A New Love-Orientation

24 Sep

For while we were still weak, at the right time Christ died for the ungodly.  For one will scarcely die for a righteous person–though perhaps for a good person one would dare even to die–but God shows his love for us in that while we were still sinners, Christ died for us. Since, therefore, we have now been justified by his blood, much more shall we be saved by him from the wrath of God…we also rejoice in God through our Lord Jesus Christ, through whom we have now received reconciliation.
-Romans 5:6-9, 11

Love is something we hear much about, yet the perception is that Christians do not love as they ought.  The question is: What does Christian love look like?  I would contend that for far too long, Christians have failed to love in two ways.  First, we have failed to love because we live by a worldly standard of what love is.  Second, we do not look to the cross to define the way in which we should love others.

Regarding the first point, we, Christians have oftentimes affirmed the world’s understanding and expression of love.  Its marked by blind acceptance of all people and beliefs as good and beneficial (even if only for that individual) on the one hand, and on the other, is marked by a preconditioned loveliness or worthiness of the person.  Put another way, we love those in whom we find something intrinsically lovely or worthy of our love.  It is a subjective, arbitrary, and judgment based love-orientation.

But the Bible, especially passages like that of Romans 5 above, sets forth a different love-orientation for those who have been redeemed.  It is a love-orientation shaped by the cross and looking towards the Kingdom to come.  It is a love that seeks to reflect the love shown to us by God in Christ Jesus.  Dr. Carl Trueman, writing on Luther’s theology of the cross, describes it like this:

And what of the idea of a God who comes down and loves the unlovely and the unrighteous before the objects of his love have any inclination to love him or do good?  Such is incomprehensible to the theologians of glory, who assume that God is like them, like other human beings, and thus only responds to those who are intrinsically attractive or good, or who first earn his favor in some way.  But the cross shows that God is not like that: against every assumption that human beings might make about who God is and how he acts, he requires no prior loveliness in the objects of his love; rather, his prior love creates that loveliness without laying down preconditions.  Such a God is revealed with amazing and unexpected tenderness and beauty in the ugly and violent drama of the cross.[1]

Luther taught that the fruit of justification (our being declared righteous by God in Christ) was an active life of love.  This includes love for God, which is, in part, expressed by our love for others (our neighbor).  We seek to willfully obey the guidance that God gives us (submitting to his authority) about what it means to be righteous, or as Anthony B. Bradley put it, “truly human.”   This includes loving those we would not have previously deemed worthy of love, and expressing love in ways that have no self-interested returns.

• [GIVEN DATA]:
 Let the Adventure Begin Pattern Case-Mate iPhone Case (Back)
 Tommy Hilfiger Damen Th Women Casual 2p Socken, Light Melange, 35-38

• [WHAT YOU NEED TO DO]:
Answer these about the text on Christian love:
1. Which Bible passage is quoted at the top?
2. Who is named as writing on Luther's theology of the cross?
3. According to Luther, what is the fruit of justification?
Answer using only the text on Christian love.

• [WRITTEN SOLUTION]:
1. Romans 5:6-9, 11
2. Dr. Carl Trueman
3. An active life of love